Moyna Assembly constituency is part of No. 30 Tamluk (Lok Sabha constituency).

== Members of the Legislative Assembly ==

Year: Name; Party
1952: Kanai Lal Bhowmick; Communist Party of India
1957: Ananga Mohan Das; Indian National Congress
1962
1967: Kanai Lal Bhowmick; Communist Party of India
1969
1971
1972
1977: Pulak Bera; Communist Party of India (Marxist)
1982
1987: Pulin Bera
1991: Manik Bhowmik; Indian National Congress
1996: Dipak Bera; Communist Party of India (Marxist)
2001
2006: Sk.
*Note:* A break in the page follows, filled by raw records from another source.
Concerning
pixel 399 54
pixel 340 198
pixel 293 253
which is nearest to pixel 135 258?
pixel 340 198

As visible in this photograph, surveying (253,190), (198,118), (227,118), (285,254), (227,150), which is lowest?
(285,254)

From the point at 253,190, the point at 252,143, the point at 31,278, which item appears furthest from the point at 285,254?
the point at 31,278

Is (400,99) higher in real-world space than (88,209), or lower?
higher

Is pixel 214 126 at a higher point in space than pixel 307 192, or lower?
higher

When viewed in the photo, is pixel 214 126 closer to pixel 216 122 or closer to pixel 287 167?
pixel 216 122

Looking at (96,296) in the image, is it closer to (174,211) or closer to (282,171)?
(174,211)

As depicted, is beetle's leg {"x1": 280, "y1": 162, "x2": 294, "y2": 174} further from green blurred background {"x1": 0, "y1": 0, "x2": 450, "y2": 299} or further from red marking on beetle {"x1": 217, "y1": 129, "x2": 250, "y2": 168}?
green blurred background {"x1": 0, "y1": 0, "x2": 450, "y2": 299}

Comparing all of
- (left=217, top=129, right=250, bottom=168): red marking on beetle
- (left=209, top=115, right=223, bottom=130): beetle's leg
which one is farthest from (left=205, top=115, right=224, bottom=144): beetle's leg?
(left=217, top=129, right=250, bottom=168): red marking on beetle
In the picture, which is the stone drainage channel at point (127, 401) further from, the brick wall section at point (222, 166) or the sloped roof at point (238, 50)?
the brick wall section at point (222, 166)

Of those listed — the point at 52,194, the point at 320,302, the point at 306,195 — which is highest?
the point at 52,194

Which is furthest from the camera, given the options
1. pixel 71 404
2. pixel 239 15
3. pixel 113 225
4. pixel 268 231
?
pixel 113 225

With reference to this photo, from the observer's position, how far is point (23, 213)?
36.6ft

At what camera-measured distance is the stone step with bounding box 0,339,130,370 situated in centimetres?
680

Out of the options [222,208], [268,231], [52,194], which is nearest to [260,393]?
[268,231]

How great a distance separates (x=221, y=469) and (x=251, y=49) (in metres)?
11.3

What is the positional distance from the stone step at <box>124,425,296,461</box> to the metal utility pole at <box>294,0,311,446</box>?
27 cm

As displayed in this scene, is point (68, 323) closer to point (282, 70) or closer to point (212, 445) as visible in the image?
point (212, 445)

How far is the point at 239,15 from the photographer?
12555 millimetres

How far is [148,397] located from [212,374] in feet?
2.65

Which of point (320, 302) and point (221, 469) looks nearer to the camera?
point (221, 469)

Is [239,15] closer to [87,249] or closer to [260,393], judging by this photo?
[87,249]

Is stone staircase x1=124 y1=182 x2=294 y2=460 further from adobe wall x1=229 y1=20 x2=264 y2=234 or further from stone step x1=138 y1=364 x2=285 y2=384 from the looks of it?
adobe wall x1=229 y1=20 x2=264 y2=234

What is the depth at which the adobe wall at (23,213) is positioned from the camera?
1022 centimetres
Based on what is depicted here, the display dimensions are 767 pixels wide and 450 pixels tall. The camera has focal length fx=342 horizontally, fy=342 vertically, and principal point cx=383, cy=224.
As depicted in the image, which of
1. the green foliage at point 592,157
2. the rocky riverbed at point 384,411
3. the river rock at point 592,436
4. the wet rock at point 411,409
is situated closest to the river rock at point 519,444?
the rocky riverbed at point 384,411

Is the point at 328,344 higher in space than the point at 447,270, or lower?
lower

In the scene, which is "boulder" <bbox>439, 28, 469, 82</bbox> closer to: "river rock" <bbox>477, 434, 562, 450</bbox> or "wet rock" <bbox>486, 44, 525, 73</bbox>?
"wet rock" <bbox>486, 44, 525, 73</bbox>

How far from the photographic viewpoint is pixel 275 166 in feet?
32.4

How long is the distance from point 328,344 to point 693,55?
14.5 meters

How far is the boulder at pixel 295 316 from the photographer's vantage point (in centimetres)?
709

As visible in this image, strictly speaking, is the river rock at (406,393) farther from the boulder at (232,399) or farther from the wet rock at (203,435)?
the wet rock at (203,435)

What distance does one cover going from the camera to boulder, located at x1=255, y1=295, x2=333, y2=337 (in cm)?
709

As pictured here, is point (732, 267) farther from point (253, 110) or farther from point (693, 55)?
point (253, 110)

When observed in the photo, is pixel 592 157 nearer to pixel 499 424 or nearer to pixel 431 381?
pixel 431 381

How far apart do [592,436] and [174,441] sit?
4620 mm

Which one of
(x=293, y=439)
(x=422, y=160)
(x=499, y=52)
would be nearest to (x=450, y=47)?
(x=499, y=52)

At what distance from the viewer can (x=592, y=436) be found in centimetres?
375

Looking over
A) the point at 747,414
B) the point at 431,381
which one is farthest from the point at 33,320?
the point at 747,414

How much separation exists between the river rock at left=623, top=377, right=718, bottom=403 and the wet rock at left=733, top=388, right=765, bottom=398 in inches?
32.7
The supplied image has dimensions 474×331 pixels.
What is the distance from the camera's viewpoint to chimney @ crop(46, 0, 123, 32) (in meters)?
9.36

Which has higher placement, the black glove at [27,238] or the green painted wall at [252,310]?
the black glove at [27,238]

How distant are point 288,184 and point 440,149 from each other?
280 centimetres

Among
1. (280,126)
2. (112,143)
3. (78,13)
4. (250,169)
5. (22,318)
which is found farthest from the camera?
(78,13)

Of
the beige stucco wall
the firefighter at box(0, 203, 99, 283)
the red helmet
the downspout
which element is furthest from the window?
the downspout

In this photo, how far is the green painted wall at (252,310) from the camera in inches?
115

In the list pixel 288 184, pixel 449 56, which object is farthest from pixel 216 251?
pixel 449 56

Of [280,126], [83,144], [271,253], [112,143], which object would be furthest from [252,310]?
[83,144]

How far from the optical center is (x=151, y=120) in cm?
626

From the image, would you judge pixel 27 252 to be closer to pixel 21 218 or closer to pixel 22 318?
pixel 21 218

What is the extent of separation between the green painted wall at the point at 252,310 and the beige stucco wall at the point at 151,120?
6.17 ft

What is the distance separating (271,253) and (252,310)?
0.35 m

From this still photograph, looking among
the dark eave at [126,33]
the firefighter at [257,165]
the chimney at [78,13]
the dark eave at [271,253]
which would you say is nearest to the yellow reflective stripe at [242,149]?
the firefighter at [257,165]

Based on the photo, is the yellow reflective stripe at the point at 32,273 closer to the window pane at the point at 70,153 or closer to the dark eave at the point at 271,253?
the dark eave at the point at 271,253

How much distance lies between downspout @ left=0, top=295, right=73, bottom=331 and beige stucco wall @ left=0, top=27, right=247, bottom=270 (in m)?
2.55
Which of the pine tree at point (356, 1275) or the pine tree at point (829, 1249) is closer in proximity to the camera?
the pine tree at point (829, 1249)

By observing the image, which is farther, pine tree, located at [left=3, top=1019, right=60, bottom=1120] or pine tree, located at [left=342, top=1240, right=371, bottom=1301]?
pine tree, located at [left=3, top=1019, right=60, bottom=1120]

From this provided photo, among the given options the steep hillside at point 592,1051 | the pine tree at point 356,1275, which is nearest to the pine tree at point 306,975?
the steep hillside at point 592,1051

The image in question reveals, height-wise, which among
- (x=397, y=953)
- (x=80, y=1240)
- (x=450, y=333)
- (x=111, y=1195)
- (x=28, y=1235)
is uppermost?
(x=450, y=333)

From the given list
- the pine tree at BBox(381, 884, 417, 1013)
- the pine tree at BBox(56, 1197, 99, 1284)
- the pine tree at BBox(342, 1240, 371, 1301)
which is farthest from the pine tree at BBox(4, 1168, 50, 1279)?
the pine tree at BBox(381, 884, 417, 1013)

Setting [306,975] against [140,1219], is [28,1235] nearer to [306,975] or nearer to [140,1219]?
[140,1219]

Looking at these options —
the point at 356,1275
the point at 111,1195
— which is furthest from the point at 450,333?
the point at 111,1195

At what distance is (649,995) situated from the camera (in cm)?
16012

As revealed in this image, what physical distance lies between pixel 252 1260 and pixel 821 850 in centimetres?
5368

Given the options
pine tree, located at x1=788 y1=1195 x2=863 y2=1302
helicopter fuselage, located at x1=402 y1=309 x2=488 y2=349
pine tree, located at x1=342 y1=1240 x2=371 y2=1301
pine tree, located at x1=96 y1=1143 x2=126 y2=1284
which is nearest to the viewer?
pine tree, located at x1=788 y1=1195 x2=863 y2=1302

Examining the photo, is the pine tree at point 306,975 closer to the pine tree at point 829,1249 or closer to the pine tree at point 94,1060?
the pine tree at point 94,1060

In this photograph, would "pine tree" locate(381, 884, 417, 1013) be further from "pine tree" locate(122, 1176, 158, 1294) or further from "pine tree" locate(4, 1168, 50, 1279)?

Mujibur Rahman
2011: Bhusan Chandra Dolai; Trinamool Congress
2016: Sangram Kumar Dolai
2021: Ashok Dinda; Bharatiya Janata Party
2026

==Election results==
=== 2026 ===

2026 West Bengal Legislative Assembly election: Moyna
| Party |  | Candidate | Votes | % | ±% |
|---|---|---|---|---|---|
|  | BJP | Ashoke Dinda | 127,166 | 51.62 | +3.45 |
|  | AITC | Chandan Mondal | 110,925 | 45.03 | −2.58 |
|  | CPI | Swapan Barman | 4,499 | 1.83 |  |
|  | NOTA | None of the above | 1,061 | 0.43 | −0.16 |
| Majority |  |  | 16,241 | 6.59 | +6.03 |
| Turnout |  |  | 246,333 | 92.79 | +4.83 |
|  | BJP hold |  | Swing |  |  |

=== 2021 ===

2021 West Bengal Legislative Assembly election: Moyna
| Party |  | Candidate | Votes | % | ±% |
|---|---|---|---|---|---|
|  | BJP | Ashok Dinda | 108,109 | 48.17 |  |
|  | AITC | Sangram Kumar Dolai | 106,849 | 47.61 |  |
|  | INC | Manik Bhaumik | 5,108 | 2.28 |  |
|  | NOTA | None of the above | 1,335 | 0.59 |  |
| Majority |  |  | 1,260 | 0.56 |  |
| Turnout |  |  | 224,434 | 87.96 |  |
|  | BJP gain from AITC |  | Swing |  |  |

=== 2016 ===

2016 West Bengal Legislative Assembly election: Moyna
| Party |  | Candidate | Votes | % | ±% |
|---|---|---|---|---|---|
|  | AITC | Sangram Kumar Dolui | 100,980 | 50.25 | −0.70 |
|  | INC | Manik Bhaumik | 88,856 | 44.21 |  |
|  | BJP | Das Sukesh Ranjan | 6,506 | 3.24 | +0.65 |
| Majority |  |  | 12,124 | 6.03 |  |
| Turnout |  |  | 200,955 | 88.04 |  |
|  | AITC hold |  | Swing |  |  |

=== 2011 ===

West Bengal assembly elections, 2011: Moyna
| Party |  | Candidate | Votes | % | ±% |
|---|---|---|---|---|---|
|  | AITC | Bhusan Chandra Dolai | 91,037 | 50.95 | +2.50 |
|  | CPI(M) | Sk. Mujibur Rahman | 81,081 | 45.38 | −3.57 |
|  | BJP | Asit Pattanayak | 4,626 | 2.59 |  |
|  | Independent | Sheikh Nurul Islam | 1,940 |  |  |
| Turnout |  |  | 178,685 | 90.74 |  |
|  | AITC gain from CPI(M) |  | Swing | 6.07 |  |

.# Swing calculated on Congress+Trinamool Congress vote percentages taken together in 2006.

=== 2006 ===
In the state assembly elections in 2006, Sk. Mujibur Rahman of CPI(M) won the 206 Moyna assembly seat defeating his nearest rival Prafulla Kumar Barai of Trinamool Congress. Contests in most years were multi cornered but only winners and runners are being mentioned. Dipak Bera of CPI(M) defeated Bhusan Chandra Dolai of Trinamool Congress in 2001, and Manik Bhowmik of Congress in 1996. Manik Bhowmik of Congress defeated Dipak Bera of CPI(M) in 1991. Pulin Bera of CPI(M) defeated Rekharani Deb of Congress in 1987. Pulak Bera of CPI(M) defeated Bhusan Chandra Doloi of Congress in 1982 and 1977.

=== 1972 ===
Kanai Lal Bhowmick of CPI won in 1972, 1971, 1969 and 1967. Ananga Mohan Das of Congress won in 1962 and 1957. In independent India's first election in 1951, Kanai Lal Bhowmick of CPI won the Moyna seat.